10 Notable or Influential Games
I get a lot of Facebook notifications - because I'm in a lot of groups, not because I'm popular - but one of them last week was quite interesting. A colleague had tagged me in what was initially a very strange post: it was a screenshot from SimCity 2000 (I recognised that charmingly blocky interface instantly) with the caption, "7/10: notable games. I nominate Jack Parkinson."
It wasn't difficult to figure out that I'd been initiated into one of these Facebook chains. Usually I give that kind of thing a wide berth and act all surprised if anyone asks me if I got their message, but this time my ears pricked up a little. I always want to talk about video games, and actually feel that it's not something I share too much of with my friends, so maybe this could be a conversation starter for some of them.

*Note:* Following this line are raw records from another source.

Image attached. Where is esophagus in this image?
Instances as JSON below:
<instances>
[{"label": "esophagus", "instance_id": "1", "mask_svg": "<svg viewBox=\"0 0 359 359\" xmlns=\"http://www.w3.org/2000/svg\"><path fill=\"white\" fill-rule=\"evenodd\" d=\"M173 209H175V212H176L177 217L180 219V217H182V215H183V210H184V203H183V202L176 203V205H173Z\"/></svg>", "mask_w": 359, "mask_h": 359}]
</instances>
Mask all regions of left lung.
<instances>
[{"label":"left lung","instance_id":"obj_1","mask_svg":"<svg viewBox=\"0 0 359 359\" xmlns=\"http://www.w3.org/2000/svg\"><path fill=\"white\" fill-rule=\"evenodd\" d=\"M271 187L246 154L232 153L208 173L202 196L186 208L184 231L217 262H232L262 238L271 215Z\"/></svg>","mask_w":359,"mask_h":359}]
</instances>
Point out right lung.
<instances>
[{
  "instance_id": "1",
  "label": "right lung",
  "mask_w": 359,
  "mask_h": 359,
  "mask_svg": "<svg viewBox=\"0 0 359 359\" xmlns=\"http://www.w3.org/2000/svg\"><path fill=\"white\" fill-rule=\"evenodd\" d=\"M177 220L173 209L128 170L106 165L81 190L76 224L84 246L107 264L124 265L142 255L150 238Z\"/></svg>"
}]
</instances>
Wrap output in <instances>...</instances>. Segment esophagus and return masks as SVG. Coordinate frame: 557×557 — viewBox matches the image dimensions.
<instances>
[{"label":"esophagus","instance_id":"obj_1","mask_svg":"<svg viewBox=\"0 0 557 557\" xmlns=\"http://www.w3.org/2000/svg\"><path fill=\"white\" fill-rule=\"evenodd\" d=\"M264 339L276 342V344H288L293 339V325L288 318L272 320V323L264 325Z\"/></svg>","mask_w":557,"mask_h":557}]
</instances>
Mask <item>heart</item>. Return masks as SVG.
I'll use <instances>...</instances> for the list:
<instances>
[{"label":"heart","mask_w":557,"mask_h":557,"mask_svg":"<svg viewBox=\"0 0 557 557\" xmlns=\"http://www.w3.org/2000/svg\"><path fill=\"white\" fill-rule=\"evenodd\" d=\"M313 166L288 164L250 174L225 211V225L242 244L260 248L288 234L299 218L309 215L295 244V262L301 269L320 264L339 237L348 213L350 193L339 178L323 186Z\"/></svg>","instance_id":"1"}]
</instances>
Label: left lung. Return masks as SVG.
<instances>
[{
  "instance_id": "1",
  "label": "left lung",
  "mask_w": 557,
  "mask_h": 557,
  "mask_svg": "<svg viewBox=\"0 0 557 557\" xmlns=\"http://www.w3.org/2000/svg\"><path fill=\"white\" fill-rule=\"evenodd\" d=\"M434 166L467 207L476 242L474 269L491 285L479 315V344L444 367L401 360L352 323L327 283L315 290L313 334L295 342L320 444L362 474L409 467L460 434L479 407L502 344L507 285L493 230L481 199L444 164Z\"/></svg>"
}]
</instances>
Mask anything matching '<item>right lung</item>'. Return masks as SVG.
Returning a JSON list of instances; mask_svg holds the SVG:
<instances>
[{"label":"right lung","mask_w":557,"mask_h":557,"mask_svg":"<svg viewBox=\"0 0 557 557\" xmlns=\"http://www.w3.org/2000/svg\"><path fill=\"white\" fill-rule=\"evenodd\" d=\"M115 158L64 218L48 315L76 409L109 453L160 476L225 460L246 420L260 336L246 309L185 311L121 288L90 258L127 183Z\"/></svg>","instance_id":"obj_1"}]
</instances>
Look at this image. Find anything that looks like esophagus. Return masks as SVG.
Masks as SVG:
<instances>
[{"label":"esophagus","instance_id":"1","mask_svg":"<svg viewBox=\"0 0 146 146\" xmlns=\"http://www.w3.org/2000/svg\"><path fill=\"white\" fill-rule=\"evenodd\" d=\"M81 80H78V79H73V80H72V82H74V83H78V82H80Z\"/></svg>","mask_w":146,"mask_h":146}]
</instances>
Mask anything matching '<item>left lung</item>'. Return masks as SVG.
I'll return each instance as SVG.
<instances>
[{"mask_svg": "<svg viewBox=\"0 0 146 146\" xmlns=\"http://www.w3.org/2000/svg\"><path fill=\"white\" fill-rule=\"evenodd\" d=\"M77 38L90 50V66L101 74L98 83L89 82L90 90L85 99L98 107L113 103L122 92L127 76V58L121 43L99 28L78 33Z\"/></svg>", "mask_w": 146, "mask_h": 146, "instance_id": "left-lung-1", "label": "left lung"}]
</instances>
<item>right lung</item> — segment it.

Or perhaps I just saw it as a way to talk about it some more!
The goal of the exercise was to list ten games, one a day for ten days, which are notable, or influenced me. The following is a list of games that I came up with.
Every entry on this list means something to me. Some of them stick in the mind because they shaped my opinions about video games, some of them were compelling and meaningful experiences, and some of them just won't leave me alone.
Of course, this isn't to say that these are the only games that have had an effect on me. I believe that pretty much everything I've played has helped to shape and form one opinion or another, and distilling this into only 10 games has been tricky. But my strategy was to focus on the games that I feel were milestones, that in the long run stand out as I think back on my life and my experiences.
The games on this list span a release period of 20 years, which I feel, at risk of sounding awfully soppy, charts a real journey in my development as a person. Without these games I would not have been shaped in the way that I have, and for better or for worse would not be the same person I am today.
1. DOOM (1993)
DOOM was the first game I ever played, really. I never really understood it and I certainly wasn't old enough, but I tried nonetheless because it was all I had. For all the screenshots you see on this list, I went and dredged up a copy of the game to capture it myself. In most cases, I went on playing too, just to see if the games held up. The thing that struck me the most about DOOM was the sound design: doors and lifts and buttons have very distinctive sound effects, which took me right back to sunny Zambian mornings which were not spent outside, but squinting at an ancient CRT shooting Zombiemen and Pinkies.
2. The Lion King (1994)
I was playing this game since before I could properly use both my hands, sort of. My earliest memories of it were being sat in a bucket chair with my sister while I controlled the arrow keys and she handled jumping and roaring. We very rarely managed to finish the game, so when we did it was an event to be celebrated!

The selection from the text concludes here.